- **Input data**
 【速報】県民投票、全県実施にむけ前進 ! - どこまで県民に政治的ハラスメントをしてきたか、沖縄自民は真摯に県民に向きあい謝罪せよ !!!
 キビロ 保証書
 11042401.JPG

- **What the task asks**
Print the material word for word, with nothing left out.

- **Reply**
 【速報】県民投票、全県実施にむけ前進 ! - どこまで県民に政治的ハラスメントをしてきたか、沖縄自民は真摯に県民に向きあい謝罪せよ !!!
 キビロ 保証書
 11042401.JPG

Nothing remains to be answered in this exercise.